Thematic Images for Weeping Women
Thematic Images for Cross-Cultural Weeping Monoliths & Figurines
Thematic Images for the Weeping Goddess in Popular Culture
From Game of Thrones
The Gypsy Scholar's musical essay series, "The Winter Blues & Hung Upside Down or Falling Apart: A Musical Prescription for SAD," which served as a lead-up to the annual "Winter Solstice" musical essay, ended with a writer's account of her experience of the "Weeping Goddess" on the Winter Solstice.
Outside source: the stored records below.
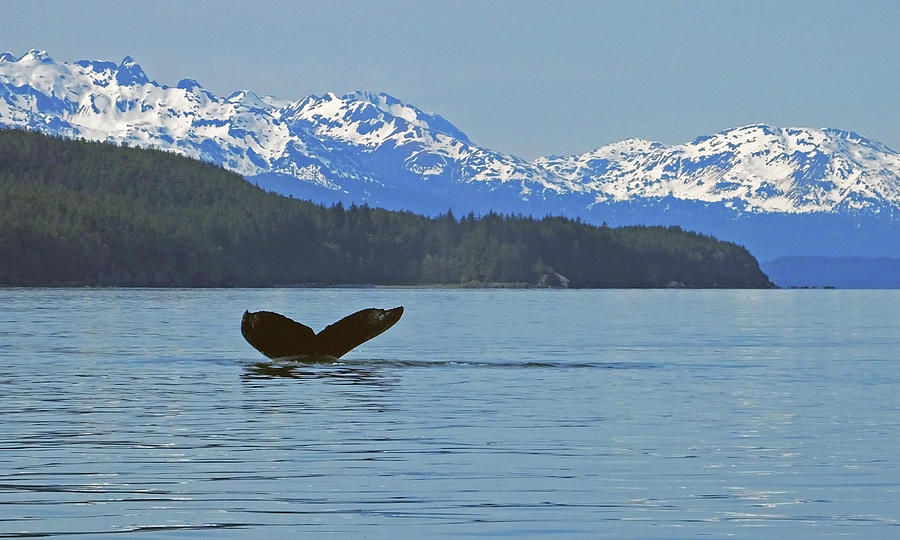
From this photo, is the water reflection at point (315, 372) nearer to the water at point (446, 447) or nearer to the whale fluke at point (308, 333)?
the water at point (446, 447)

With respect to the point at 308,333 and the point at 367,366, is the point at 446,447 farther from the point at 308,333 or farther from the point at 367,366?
the point at 308,333

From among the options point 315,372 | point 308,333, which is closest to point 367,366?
point 308,333

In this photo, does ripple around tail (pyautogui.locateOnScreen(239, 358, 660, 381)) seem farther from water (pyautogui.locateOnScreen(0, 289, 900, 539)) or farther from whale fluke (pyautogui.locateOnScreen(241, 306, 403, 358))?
whale fluke (pyautogui.locateOnScreen(241, 306, 403, 358))

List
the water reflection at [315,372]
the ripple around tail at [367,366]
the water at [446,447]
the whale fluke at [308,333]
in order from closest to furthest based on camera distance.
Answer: the water at [446,447]
the water reflection at [315,372]
the ripple around tail at [367,366]
the whale fluke at [308,333]

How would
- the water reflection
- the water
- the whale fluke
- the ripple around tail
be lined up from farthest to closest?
the whale fluke < the ripple around tail < the water reflection < the water

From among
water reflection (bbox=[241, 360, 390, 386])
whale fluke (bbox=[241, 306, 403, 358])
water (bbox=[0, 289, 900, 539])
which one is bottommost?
water (bbox=[0, 289, 900, 539])

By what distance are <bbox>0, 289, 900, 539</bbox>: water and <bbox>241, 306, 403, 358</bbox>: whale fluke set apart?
112 cm

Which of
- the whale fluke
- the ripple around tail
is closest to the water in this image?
the ripple around tail

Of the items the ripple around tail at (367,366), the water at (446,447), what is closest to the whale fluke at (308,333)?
the ripple around tail at (367,366)

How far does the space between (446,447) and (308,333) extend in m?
28.9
This unique, personal account, "Re-Membering Her: The Weeping Goddess," serves to call our attention to the vital importance of this ancient archetype for engaging in the process of grieving toward an integration of the psyche suffering from darkness and depression.
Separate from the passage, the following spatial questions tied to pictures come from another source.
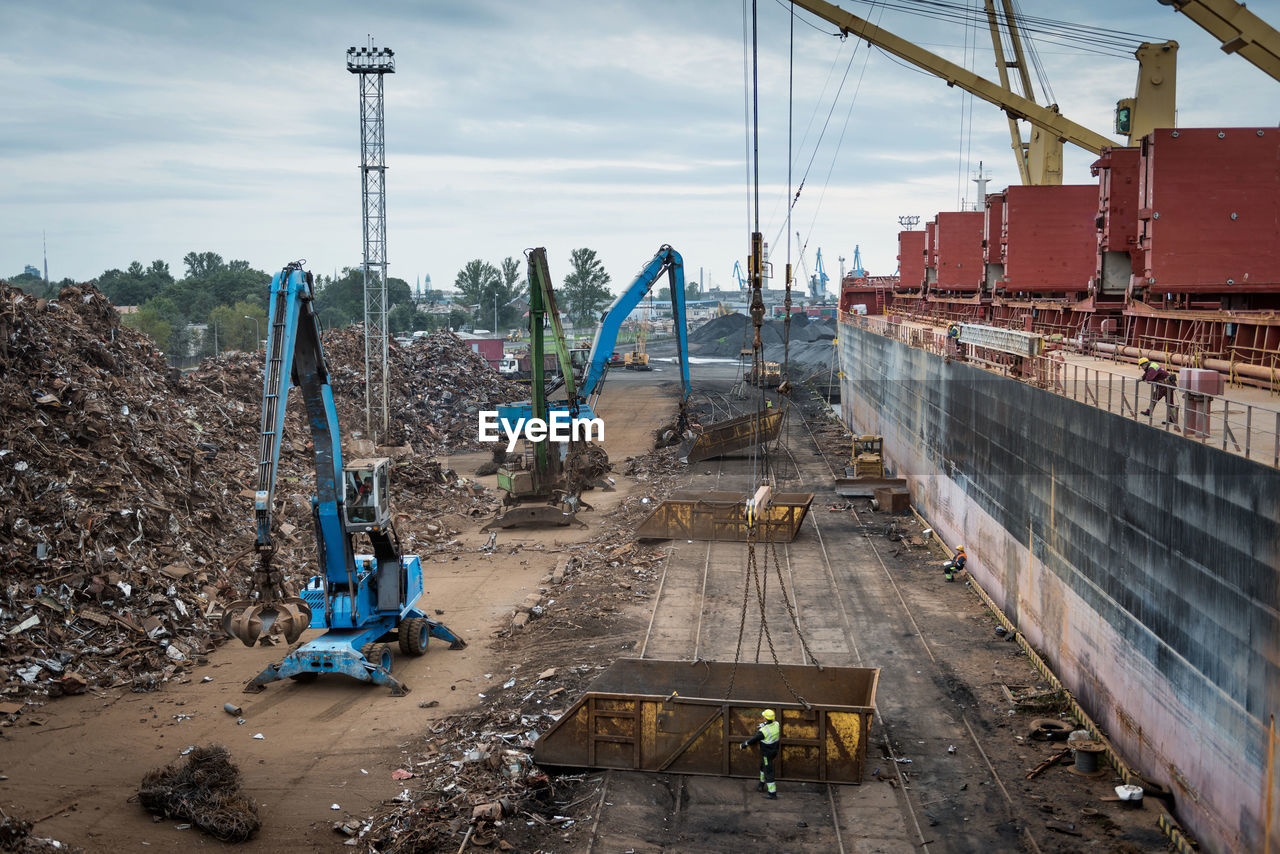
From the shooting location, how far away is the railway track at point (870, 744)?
42.2 feet

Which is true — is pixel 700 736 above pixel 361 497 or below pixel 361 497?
below

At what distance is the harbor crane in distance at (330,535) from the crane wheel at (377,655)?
18 millimetres

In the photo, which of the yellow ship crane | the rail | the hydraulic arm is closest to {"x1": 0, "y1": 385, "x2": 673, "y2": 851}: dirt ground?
the rail

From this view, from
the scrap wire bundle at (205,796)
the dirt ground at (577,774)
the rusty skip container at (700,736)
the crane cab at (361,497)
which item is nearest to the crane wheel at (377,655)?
the dirt ground at (577,774)

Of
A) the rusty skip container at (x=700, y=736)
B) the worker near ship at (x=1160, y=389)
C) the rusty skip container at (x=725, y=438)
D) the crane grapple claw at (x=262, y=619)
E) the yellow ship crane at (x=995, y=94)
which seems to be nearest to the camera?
the worker near ship at (x=1160, y=389)

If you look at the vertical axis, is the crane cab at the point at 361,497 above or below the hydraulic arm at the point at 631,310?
below

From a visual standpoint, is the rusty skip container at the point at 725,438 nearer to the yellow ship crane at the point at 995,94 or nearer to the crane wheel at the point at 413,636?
the yellow ship crane at the point at 995,94

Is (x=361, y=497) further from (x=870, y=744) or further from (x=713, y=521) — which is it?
(x=713, y=521)

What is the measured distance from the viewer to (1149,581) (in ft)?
44.8

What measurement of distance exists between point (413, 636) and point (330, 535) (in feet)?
10.2

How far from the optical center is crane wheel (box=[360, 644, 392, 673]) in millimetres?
18312

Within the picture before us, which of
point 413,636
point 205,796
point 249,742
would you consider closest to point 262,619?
point 249,742

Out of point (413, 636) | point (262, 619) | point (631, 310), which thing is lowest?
point (413, 636)

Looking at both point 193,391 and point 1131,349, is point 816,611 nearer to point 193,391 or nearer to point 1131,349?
point 1131,349
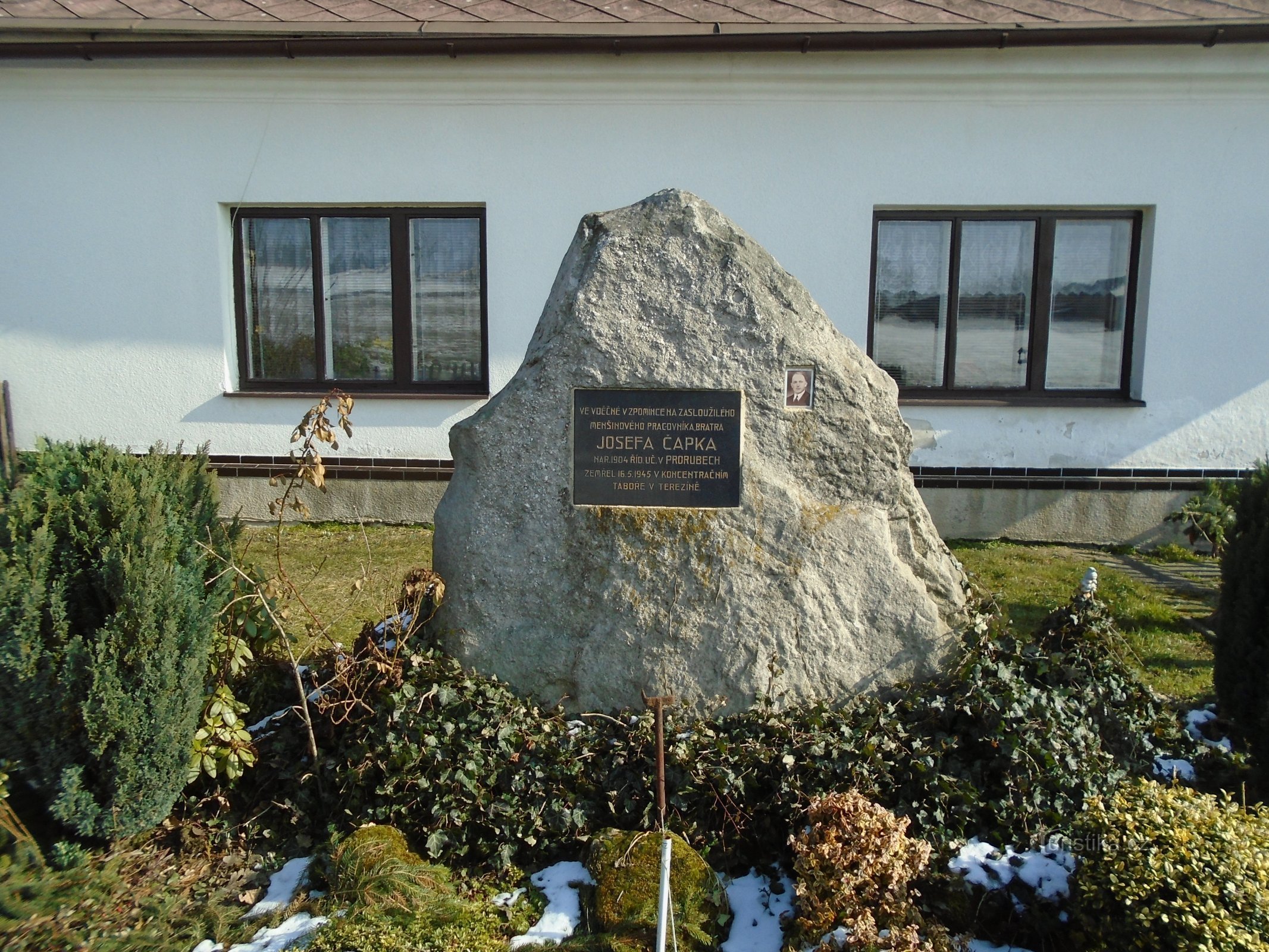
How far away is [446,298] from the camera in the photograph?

With this aim in mind, the GS has written a paper in which he attempts to set forth a mythic background for which such psychic integration via the archetype of the Weeping Goddess could be facilitated.
The paper consists of four sections. The first, "The Winter Solstice Weeping Goddess: One Winter Blues Sufferer’s Experience ," is a shortened copy of the last section of the "Winter Blues" musical essay that presented Aviva Joseph's experience with a severe case of SAD (enough to give a context to the remainder of the paper for those who didn't hear the musical essay itself). The second section, "The Weeping Goddess, Weeping Deities, & Weeping Saints," presents a brief survey of the various figures from Babylonian, Egyptian, Greek, and Norse mythology who represent the "Weeping Goddess" archetype or are associated with it, including figures from the Christian tradition. The third section, "The Weeping Goddess in Popular Culture," gives a brief accounting of the instances where the Weeping Goddess archetype turns up in contemporary poetry, prose works, and in a TV series. The fourth and final section, "Why the Winter Solstice 'Mourning & Weeping Ritual' Is Important for Our Times," takes the archetype of the Weeping Goddess into consideration during the time of the Winter Solstice for the psychological necessity of mourning, or “grieving,” both for individual and for the collective healing.
The GS thanks Aviva Joseph for the inspiration to reflect on the "Weeping Goddess" and to write this paper.